Посмотрел на детей прощально, сглотнул слезы, скопившиеся в глотке, закрыл глаза и глубоко, судорожно вздохнул. С этим последним вздохом душа его покинула тело.
Сейчас Григорий собирался повидать одну из сестер. Вторая тоже жила в Ганчештах, но сейчас вместе с мужем отбыла в Киев на похороны. Она была женой управляющего винокуренного завода Горского.
Правда, вина сейчас завод производил очень немного – перешел на выпуск спирта, это было выгодно и не столь хлопотно, заморочек в три раза меньше, чем с вином, а деньги – те же. Иногда даже больше – в кассе завода оставались весьма приличные суммы.

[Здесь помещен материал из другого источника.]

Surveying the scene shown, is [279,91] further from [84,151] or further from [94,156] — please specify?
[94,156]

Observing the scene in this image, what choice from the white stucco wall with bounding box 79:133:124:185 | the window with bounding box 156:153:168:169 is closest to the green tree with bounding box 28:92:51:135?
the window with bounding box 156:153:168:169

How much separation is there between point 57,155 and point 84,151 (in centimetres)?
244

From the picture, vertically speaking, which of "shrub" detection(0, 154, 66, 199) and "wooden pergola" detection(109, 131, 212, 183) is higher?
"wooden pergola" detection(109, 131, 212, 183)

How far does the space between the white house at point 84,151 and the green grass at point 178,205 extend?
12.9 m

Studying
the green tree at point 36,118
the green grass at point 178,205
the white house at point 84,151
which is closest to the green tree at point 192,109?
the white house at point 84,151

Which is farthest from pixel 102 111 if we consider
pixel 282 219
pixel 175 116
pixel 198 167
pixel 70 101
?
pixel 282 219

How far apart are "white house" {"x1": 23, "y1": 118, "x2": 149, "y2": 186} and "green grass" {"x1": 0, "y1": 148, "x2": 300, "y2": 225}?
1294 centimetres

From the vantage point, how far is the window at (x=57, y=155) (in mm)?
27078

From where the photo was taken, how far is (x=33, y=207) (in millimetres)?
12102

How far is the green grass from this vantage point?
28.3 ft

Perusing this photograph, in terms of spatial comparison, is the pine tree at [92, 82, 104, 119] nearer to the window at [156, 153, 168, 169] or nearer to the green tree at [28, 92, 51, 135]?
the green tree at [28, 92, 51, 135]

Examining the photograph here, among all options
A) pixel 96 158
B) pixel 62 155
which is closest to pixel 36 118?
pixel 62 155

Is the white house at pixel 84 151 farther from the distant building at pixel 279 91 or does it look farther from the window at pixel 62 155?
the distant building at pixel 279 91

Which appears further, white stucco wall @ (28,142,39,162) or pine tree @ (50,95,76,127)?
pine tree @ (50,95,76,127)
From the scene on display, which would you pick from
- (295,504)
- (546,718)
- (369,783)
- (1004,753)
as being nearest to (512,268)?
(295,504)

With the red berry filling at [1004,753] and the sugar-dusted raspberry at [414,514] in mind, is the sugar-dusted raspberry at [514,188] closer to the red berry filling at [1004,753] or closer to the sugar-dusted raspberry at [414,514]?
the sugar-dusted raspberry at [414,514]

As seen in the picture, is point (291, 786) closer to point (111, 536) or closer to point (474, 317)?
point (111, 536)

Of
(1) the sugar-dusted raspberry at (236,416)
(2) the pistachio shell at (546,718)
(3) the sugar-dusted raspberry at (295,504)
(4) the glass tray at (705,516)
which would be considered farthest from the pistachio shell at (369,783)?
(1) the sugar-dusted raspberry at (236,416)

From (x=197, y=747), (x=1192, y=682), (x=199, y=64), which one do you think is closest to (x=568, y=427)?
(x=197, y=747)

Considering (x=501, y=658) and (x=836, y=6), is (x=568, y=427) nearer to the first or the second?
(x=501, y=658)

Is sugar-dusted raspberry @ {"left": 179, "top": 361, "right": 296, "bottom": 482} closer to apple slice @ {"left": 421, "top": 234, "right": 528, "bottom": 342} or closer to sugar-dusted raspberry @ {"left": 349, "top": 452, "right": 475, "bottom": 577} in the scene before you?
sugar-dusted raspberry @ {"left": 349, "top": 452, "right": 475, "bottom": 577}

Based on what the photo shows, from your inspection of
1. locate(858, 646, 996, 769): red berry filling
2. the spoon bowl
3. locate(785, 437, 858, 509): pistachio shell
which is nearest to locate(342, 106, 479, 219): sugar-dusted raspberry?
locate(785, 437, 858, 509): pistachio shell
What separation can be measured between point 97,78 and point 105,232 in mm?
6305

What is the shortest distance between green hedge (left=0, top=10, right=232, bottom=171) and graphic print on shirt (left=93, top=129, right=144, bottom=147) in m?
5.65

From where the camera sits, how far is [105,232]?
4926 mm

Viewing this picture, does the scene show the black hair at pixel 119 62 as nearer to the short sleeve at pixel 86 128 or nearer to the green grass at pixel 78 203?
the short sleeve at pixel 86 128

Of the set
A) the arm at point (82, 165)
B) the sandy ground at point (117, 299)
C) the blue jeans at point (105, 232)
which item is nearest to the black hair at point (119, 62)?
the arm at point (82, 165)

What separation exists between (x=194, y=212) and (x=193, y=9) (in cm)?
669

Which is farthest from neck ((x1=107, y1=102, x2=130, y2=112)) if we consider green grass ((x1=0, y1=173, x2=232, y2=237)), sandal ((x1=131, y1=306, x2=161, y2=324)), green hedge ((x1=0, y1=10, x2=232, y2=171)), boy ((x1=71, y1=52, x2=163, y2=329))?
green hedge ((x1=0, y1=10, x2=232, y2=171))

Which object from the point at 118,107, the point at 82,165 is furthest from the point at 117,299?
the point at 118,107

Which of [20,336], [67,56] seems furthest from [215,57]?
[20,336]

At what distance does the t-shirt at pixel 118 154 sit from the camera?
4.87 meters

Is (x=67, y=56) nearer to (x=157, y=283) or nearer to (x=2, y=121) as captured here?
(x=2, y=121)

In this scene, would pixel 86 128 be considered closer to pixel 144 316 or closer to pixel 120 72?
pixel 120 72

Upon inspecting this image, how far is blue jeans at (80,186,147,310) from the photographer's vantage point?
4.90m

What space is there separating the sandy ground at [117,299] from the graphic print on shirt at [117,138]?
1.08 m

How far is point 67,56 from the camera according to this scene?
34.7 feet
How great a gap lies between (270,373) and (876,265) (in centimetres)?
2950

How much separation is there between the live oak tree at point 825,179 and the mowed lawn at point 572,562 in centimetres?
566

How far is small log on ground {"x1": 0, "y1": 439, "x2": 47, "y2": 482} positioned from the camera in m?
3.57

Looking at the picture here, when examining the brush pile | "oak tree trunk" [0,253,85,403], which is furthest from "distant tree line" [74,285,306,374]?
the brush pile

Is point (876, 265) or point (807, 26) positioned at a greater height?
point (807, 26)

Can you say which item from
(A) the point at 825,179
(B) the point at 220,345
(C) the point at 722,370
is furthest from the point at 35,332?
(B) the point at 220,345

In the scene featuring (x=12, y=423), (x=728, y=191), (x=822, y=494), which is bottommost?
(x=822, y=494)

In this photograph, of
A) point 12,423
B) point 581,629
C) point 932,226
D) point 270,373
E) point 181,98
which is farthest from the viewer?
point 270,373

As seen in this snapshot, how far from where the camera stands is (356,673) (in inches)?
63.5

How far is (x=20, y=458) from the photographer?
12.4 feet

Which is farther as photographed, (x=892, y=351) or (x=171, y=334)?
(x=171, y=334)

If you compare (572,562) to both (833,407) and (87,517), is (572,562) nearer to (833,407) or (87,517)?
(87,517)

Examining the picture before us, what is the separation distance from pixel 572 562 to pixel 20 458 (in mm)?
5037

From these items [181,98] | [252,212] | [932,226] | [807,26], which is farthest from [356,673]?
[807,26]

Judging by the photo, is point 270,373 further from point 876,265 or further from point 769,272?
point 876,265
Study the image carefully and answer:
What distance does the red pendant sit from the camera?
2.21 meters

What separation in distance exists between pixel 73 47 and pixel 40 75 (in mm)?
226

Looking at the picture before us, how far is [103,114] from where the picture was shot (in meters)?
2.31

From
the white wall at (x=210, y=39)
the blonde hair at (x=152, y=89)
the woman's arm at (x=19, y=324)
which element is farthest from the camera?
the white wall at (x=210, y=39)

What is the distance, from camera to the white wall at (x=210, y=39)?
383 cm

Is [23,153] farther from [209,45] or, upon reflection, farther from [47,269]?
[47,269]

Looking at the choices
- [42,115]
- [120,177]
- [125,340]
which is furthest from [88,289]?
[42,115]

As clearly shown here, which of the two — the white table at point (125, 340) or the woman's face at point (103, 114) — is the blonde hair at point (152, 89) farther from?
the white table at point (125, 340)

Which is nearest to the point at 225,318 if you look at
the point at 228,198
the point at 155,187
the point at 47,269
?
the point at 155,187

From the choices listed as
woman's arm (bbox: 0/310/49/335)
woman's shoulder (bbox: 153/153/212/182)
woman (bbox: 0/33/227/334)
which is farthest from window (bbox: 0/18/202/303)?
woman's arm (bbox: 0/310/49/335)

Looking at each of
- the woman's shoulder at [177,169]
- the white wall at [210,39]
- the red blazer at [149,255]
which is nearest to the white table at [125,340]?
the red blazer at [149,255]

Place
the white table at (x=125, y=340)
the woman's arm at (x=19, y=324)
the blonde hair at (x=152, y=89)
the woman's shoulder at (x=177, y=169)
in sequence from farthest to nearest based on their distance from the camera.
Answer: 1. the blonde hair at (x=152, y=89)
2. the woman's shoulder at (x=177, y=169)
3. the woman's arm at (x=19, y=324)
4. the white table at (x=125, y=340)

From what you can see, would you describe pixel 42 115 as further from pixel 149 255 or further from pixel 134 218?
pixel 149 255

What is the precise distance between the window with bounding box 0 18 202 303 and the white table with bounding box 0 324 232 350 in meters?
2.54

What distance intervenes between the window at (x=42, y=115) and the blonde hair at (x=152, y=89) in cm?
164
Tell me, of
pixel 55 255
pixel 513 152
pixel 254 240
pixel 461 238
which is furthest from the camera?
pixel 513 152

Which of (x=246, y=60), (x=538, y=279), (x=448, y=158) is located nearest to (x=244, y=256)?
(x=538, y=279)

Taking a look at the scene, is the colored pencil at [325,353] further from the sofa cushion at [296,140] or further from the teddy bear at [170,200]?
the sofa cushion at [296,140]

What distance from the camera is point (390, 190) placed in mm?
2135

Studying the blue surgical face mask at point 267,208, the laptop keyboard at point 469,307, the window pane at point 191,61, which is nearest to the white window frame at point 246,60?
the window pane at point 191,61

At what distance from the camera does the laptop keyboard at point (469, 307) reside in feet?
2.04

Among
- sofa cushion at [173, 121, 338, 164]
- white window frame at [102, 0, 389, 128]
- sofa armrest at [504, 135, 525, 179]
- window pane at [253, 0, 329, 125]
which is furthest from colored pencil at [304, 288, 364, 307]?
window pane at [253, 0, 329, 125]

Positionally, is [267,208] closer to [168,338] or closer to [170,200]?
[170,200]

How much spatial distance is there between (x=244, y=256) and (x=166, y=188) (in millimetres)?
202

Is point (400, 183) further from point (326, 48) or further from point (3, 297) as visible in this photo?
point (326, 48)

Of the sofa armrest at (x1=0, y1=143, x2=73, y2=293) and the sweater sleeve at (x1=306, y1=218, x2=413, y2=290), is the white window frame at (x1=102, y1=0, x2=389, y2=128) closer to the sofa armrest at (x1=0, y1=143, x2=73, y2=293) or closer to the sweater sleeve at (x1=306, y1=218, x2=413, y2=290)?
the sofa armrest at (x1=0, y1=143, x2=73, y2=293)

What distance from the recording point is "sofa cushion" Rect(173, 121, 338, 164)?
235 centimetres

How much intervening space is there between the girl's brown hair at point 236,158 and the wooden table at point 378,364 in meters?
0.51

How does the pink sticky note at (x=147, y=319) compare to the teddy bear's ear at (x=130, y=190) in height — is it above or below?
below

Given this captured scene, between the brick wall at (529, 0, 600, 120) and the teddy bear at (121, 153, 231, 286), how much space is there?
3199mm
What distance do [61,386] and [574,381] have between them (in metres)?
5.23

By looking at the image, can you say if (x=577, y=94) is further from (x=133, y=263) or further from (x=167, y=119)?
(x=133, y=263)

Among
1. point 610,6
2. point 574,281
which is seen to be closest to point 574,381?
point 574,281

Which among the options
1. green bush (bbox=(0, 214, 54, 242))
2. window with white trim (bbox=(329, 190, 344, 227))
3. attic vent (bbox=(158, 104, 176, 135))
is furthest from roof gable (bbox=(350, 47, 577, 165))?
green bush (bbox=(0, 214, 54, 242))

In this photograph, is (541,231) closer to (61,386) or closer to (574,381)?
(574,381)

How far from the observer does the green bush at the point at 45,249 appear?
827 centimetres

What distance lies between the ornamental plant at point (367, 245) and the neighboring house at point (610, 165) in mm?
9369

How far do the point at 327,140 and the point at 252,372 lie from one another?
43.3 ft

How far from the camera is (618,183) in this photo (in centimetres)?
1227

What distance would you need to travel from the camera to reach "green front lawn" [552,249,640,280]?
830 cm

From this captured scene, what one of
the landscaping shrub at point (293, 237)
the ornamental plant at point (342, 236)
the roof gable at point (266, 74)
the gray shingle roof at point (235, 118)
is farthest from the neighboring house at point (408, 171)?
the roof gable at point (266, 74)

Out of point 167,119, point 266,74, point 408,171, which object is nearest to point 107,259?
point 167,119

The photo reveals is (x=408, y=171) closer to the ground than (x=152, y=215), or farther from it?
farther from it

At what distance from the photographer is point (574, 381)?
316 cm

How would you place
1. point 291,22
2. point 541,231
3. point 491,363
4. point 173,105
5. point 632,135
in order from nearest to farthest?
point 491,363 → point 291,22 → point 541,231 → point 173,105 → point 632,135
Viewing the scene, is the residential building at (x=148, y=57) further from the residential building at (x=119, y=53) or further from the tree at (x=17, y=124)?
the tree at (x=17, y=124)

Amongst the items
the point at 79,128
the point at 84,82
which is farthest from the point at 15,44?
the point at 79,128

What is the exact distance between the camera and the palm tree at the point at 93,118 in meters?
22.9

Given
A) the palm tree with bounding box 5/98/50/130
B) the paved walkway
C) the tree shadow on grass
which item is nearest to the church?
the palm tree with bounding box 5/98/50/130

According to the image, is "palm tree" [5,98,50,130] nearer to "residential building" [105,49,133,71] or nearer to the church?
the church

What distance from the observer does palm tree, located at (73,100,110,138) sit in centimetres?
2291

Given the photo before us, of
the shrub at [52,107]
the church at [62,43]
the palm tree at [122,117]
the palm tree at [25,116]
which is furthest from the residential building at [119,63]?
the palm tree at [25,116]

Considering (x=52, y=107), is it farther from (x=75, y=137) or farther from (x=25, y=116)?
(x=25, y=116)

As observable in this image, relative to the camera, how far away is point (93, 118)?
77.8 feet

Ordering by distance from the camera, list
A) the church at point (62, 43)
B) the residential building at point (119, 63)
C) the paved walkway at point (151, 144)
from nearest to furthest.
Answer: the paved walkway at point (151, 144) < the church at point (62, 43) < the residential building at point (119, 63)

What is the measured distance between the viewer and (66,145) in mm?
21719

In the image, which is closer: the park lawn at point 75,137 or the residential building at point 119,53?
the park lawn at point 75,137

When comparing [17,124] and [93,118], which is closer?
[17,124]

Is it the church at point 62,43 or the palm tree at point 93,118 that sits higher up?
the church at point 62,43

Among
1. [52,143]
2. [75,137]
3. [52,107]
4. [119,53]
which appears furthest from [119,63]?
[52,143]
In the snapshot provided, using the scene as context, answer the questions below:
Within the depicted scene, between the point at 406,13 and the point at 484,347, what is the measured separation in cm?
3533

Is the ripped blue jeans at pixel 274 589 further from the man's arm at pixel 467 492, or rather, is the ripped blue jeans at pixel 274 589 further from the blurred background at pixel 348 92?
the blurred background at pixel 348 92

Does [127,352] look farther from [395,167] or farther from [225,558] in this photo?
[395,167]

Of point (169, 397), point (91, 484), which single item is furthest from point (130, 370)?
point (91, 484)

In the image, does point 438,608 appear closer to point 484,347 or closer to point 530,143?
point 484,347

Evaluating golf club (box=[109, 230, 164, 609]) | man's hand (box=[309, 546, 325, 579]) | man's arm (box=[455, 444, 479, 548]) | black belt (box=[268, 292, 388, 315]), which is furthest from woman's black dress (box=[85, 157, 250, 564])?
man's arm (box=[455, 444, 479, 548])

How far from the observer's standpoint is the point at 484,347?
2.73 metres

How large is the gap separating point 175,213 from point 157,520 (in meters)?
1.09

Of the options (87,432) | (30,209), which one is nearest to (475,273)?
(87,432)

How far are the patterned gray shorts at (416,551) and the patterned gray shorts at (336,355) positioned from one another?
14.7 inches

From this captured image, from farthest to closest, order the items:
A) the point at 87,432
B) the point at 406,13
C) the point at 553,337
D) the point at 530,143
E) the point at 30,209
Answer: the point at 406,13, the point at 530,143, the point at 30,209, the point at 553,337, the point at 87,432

Спирт в Ганчештах гнали из кукурузы, поэтому дорога к заводу, стоявшему в стороне от большака (предприятие было выстроено на плавунах по особой технологии, без свай и фундамента, увидеть завод можно было из любого угла села, его венчала высокая черная труба), была украшена длинными лезвистыми листьями кукурузы. День и ночь на дороге теперь скрипели арбы – крестьяне подвозили к заводу сырье – крупные початки кукурузы.
Едва прибыв в Ганчешты, Котовский узнал, что его разыскивает становой пристав. За что, за какие проделки и смертные грехи ему выпала такая честь, Григорий не знал, но от пристава решил не прятаться, а явиться к нему за разъяснением: пусть расскажет, что к чему. Вдруг тот разыскивает Григория по делу?
– В чем вопрос-то хоть, пристав не объяснил? – спросил Котовский у сестры.
Елена со вздохом покачала головой:
– Нет!
Не знала сестра, что в отношении ее брата уже имеются и решение мирового судьи, и распоряжение судебного пристава: «Мещанина Котовского Г. И. разыскать и на месяц посадить под тюремный замок».
Григорий задумчиво почесал затылок – что-то подсказывало ему, что самое лучшее – исчезнуть из Ганчешт и через месяц появиться в Балте – пусть его берут в рекруты, в конце концов, а когда натянет на себя солдатскую рубаху, его уже никакой полицейский не сумеет прижать к забору.
– Да не мучайся ты, – сказала ему Елена, – сходи к приставу и все узнай. Дел-то!
И Котовский пошел: интересно было, чего становому приставу от него надо?
А пристав, едва в дверях появился плотный человек с сильными руками и короткими рыжеватыми волосами на голове, с жестким прищуром серых глаз, даже привстал на стуле. Григория Котовского в лицо он не знал, никогда ранее не видел, но здесь внезапно вспомнил его фамилию. В ушах у станового даже звон раздался.
Он расправил усы, трубно кашлянул в кулак:
– Котовский?
– Так точно, – ответил тот по-солдатски.
– Из Кишинева – давно?
– Недавно.
– Что ж, придется съездить еще раз, – сказал пристав и рявкнул так, что с потолка попадали сонные осенние мухи: – Пшепшеченко!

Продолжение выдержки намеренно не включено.